L'anecdote est symptomatique. Le domaine portuaire entre la Joliette et l'Estaque prend de plus en plus des allures d'une plaie jamais cicatrisée. Un syndicaliste n'a-t-il pas un jour comparé sa situation à celle d'un Palestinien ? Jean Claude Terrier, le directeur général du GPMM, préfère faire appel à la sismologie pour décrire le territoire des bassins Est. « À Marseille, le domaine portuaire relève de la tectonique des plaques. La rencontre entre la plaque portuaire et la plaque urbaine génère des tensions qu'il faut savoir gérer. » Il décrit « le choc culturel » qui l'a saisi lors de son arrivée à Marseille « en constatant que le génie français avait réussi à créer deux établissements publics sur le même périmètre » (GPMM et Euroméditerranée).

Comme chien et chat

Dès le lancement de l'opération de rénovation urbaine Euroméditerranée en 1995, les deux établissements se sont comportés comme chien et chat sous l'autorité de leur maître, l'État. D'abord feutré, l'antagonisme s'est rigidifié avec le temps. L'établissement portuaire avait pour lui la légitimité historique et une activité générant 10 000 emplois. L'établissement urbain représentait l'avenir à travers une mutation urbaine annoncée.

Verrouiller les accès

Curieusement, alors qu'Euroméditerranée appelait une plus grande ouverture de la ville sur la mer, le port, contraint par les réglementations internationales, n'a eu de cesse de verrouiller les accès. Les pêcheurs à la ligne se voyaient ainsi interdire la Grande Jetée. Et la passerelle piétonne livrée en 2008 pour la circulation des passagers de ferries jetait une balafre de béton entre le domaine portuaire et urbain de la Joliette. Résultat, à peine achevée, on n'hésite pas aujourd'hui à parler de la destruction d'un ouvrage qui a coûté la bagatelle de 3 M¤.

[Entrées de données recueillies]
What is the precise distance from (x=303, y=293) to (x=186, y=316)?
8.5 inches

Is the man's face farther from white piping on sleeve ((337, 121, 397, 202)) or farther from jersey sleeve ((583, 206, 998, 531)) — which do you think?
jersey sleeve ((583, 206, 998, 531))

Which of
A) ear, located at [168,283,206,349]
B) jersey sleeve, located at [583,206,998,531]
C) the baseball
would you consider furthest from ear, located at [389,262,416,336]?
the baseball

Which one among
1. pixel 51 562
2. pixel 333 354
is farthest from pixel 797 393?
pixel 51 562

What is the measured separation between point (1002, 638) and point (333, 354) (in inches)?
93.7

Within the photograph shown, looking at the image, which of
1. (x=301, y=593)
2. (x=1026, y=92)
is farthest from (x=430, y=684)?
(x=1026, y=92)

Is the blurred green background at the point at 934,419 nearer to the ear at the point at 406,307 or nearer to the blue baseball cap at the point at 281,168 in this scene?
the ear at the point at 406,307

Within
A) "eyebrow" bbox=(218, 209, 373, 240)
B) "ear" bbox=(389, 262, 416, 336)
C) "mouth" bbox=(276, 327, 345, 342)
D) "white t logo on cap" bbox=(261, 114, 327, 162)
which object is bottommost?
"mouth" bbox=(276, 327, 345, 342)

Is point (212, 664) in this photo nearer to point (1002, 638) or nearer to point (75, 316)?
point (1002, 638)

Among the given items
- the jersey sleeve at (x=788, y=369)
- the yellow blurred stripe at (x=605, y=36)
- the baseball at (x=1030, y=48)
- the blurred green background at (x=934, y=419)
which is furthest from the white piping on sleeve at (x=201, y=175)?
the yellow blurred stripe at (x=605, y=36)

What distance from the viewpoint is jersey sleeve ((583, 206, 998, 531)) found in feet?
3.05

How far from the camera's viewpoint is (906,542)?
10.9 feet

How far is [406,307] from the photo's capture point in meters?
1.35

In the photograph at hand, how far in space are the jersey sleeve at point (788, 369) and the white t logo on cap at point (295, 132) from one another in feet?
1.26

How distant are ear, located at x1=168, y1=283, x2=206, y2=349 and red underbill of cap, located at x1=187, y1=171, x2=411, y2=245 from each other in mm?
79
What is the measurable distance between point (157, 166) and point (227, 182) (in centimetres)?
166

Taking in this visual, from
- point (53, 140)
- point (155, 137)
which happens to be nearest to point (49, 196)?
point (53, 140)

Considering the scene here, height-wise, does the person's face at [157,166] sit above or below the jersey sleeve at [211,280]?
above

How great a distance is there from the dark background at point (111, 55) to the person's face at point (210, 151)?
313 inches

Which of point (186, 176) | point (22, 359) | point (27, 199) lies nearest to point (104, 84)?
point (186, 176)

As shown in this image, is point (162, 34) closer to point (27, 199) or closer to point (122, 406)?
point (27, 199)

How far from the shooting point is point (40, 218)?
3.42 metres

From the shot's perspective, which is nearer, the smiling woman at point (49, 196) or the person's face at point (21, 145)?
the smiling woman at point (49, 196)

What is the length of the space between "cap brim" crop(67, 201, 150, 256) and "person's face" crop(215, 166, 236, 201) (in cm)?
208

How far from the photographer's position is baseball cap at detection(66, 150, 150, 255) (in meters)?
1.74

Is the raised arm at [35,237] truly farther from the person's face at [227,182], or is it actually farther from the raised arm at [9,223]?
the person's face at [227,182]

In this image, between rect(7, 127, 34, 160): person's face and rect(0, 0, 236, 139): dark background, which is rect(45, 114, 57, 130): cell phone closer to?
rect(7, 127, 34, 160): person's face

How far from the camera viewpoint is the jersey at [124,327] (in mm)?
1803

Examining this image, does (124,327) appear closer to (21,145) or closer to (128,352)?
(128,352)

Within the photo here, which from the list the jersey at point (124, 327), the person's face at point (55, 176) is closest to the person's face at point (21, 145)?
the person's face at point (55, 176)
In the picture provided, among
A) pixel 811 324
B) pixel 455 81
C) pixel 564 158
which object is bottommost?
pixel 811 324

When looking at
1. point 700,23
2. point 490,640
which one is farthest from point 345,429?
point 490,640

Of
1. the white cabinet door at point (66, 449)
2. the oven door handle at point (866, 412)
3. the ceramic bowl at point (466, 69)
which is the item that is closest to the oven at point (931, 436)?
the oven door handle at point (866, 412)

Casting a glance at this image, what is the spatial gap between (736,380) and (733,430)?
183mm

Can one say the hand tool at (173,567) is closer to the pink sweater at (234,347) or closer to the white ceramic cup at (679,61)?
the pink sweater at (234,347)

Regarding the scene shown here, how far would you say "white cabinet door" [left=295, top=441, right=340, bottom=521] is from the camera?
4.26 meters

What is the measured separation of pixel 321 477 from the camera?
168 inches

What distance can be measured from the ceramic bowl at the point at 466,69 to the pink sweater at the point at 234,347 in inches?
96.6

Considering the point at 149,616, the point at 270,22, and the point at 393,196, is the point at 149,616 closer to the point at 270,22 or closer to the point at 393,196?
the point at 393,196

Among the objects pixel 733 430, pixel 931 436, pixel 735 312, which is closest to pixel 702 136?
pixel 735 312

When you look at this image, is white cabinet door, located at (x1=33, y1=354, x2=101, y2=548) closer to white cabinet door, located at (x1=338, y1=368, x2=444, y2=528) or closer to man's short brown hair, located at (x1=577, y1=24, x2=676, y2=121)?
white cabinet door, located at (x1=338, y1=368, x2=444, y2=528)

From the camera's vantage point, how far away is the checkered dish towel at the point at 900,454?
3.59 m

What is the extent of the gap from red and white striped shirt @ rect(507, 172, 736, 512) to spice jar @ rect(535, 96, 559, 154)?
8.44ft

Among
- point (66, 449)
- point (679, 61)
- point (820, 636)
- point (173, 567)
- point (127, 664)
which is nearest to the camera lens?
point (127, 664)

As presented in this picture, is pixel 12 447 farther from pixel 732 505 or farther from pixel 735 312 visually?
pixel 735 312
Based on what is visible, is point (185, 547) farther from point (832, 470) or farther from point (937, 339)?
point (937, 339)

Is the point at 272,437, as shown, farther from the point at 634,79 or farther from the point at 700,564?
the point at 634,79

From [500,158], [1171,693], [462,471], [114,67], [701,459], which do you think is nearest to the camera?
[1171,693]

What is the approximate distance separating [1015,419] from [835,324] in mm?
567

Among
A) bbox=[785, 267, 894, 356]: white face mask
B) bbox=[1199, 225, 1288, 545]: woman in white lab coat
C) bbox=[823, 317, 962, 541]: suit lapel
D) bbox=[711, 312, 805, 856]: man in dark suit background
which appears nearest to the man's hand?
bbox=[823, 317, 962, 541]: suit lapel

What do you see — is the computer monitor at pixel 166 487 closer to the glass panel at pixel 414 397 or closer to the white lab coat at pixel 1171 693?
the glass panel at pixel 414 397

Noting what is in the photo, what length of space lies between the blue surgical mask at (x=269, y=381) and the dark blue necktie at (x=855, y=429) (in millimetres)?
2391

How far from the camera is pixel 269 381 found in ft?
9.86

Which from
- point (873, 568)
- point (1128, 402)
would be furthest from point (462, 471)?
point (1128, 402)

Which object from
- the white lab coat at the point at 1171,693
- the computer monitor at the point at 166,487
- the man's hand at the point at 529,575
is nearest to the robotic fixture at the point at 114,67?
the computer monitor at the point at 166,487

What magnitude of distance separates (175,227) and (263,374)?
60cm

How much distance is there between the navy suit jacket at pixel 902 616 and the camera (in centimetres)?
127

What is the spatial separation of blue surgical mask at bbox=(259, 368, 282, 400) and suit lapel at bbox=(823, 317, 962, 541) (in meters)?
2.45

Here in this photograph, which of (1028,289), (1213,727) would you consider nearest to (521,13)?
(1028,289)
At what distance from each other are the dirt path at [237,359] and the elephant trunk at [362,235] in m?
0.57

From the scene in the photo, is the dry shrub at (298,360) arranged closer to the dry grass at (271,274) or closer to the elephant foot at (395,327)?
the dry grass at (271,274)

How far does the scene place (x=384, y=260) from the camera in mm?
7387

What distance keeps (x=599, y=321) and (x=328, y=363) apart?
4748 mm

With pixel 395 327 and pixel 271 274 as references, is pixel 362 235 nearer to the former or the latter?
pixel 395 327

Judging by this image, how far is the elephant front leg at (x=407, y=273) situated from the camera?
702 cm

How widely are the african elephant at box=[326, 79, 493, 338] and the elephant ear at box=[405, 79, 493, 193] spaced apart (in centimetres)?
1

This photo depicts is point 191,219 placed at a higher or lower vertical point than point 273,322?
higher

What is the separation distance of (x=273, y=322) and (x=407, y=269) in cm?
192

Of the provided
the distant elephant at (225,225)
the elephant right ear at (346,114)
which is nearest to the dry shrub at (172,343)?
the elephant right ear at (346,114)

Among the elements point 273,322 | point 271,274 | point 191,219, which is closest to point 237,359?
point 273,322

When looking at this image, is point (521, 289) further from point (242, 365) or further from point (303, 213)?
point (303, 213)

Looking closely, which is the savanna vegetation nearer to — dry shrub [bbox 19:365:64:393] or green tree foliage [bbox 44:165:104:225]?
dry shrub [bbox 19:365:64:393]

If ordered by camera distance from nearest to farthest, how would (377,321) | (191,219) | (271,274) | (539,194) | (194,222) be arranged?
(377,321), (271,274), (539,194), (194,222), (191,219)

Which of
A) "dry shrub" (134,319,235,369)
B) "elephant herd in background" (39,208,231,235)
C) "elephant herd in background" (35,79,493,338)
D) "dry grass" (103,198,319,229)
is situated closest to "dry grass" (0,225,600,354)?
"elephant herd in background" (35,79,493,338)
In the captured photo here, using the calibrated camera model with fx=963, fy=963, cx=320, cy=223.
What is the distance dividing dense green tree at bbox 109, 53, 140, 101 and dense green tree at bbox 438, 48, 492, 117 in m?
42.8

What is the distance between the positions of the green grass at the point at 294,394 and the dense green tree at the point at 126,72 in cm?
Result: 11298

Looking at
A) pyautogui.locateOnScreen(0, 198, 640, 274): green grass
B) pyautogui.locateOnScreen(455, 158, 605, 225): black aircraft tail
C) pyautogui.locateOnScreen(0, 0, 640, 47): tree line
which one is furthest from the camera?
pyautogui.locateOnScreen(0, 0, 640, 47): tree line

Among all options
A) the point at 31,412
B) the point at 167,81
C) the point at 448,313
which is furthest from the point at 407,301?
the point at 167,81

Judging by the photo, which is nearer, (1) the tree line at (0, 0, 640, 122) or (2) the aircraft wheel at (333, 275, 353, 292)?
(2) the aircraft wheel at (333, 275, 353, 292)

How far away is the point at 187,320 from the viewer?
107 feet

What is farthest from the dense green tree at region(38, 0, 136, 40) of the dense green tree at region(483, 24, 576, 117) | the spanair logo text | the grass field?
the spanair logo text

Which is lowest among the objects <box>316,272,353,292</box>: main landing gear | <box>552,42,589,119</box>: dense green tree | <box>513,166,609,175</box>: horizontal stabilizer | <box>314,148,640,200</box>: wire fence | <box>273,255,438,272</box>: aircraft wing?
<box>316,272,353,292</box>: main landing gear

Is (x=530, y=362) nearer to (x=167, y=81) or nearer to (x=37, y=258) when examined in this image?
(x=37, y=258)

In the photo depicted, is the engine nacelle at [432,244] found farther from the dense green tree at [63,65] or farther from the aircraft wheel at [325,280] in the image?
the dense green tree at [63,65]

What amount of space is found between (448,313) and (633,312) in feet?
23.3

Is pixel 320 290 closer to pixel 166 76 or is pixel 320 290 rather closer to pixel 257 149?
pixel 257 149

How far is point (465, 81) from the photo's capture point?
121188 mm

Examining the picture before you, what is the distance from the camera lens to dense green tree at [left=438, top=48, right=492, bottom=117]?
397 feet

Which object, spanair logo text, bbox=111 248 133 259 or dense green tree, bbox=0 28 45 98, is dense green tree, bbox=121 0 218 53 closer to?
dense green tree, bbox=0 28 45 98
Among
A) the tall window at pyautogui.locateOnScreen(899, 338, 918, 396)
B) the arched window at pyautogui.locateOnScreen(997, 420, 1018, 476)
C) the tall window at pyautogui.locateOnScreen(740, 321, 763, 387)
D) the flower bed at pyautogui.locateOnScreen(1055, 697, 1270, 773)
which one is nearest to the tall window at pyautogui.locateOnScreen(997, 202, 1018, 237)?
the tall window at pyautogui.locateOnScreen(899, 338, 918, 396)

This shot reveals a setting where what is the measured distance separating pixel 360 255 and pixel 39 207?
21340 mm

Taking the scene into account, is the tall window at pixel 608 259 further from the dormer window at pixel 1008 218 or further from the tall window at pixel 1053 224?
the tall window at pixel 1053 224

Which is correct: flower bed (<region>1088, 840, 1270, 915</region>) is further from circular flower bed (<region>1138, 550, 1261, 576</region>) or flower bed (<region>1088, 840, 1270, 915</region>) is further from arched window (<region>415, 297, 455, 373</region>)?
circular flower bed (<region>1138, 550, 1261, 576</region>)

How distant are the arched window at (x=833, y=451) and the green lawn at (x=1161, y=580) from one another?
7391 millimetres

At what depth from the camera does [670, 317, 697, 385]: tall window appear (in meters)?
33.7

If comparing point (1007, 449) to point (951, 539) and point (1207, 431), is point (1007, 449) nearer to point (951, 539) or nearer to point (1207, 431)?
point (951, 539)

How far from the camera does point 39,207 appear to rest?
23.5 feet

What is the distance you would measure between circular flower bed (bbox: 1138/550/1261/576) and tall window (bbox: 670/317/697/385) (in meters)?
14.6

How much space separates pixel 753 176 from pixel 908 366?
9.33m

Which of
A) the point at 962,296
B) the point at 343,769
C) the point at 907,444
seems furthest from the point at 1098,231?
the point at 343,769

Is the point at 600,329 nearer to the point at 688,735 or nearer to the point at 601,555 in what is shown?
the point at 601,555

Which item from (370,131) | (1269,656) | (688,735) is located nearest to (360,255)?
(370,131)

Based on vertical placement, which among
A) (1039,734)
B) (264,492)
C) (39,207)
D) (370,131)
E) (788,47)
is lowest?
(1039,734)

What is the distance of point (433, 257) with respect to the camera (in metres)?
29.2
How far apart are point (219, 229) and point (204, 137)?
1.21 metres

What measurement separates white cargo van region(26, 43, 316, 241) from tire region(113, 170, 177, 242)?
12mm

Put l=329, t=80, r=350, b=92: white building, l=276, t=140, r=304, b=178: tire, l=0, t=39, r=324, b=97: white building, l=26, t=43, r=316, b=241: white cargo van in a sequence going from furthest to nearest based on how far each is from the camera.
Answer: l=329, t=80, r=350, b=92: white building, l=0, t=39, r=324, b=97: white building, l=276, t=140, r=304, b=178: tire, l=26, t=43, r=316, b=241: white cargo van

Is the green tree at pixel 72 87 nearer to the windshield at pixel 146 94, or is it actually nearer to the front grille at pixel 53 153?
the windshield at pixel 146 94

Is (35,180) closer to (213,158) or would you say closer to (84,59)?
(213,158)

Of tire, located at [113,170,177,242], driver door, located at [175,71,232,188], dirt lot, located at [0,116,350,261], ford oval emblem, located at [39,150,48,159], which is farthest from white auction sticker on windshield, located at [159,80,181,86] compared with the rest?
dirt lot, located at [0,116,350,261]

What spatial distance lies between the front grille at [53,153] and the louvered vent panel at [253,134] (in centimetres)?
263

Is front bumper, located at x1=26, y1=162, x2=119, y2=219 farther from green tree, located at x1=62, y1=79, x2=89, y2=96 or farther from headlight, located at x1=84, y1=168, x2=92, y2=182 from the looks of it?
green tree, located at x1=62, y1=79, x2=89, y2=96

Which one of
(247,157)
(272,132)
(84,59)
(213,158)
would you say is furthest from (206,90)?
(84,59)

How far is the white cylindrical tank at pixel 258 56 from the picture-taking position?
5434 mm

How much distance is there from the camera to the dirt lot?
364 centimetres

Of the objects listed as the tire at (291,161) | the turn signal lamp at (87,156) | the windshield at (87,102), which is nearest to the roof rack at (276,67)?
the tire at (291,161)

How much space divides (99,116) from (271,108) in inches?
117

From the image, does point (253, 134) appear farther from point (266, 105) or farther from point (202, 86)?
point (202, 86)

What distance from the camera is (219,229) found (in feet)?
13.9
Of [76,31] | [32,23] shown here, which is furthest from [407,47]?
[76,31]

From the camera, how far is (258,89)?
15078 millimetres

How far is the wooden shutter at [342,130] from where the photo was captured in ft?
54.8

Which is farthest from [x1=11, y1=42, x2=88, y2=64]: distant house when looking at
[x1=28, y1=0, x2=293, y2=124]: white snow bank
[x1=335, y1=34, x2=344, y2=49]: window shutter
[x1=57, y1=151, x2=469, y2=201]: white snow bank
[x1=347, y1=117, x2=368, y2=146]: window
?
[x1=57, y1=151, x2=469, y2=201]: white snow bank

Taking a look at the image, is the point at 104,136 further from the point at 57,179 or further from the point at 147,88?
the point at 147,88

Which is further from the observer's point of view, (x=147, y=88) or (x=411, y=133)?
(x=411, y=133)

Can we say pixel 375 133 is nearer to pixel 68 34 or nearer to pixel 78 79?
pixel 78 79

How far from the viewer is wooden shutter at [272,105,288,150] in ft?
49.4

— TRAVAIL À FAIRE —
A – D'après le texte sur le port de Marseille, combien d'emplois l'activité de l'établissement portuaire générait-elle ?
B – Traduisez en anglais cette phrase du texte sur le port de Marseille : « D'abord feutré, l'antagonisme s'est rigidifié avec le temps. »

— ENSEMBLE DES RÉPONSES —
A – 10 000 emplois.

B – Muted at first, the antagonism hardened over time.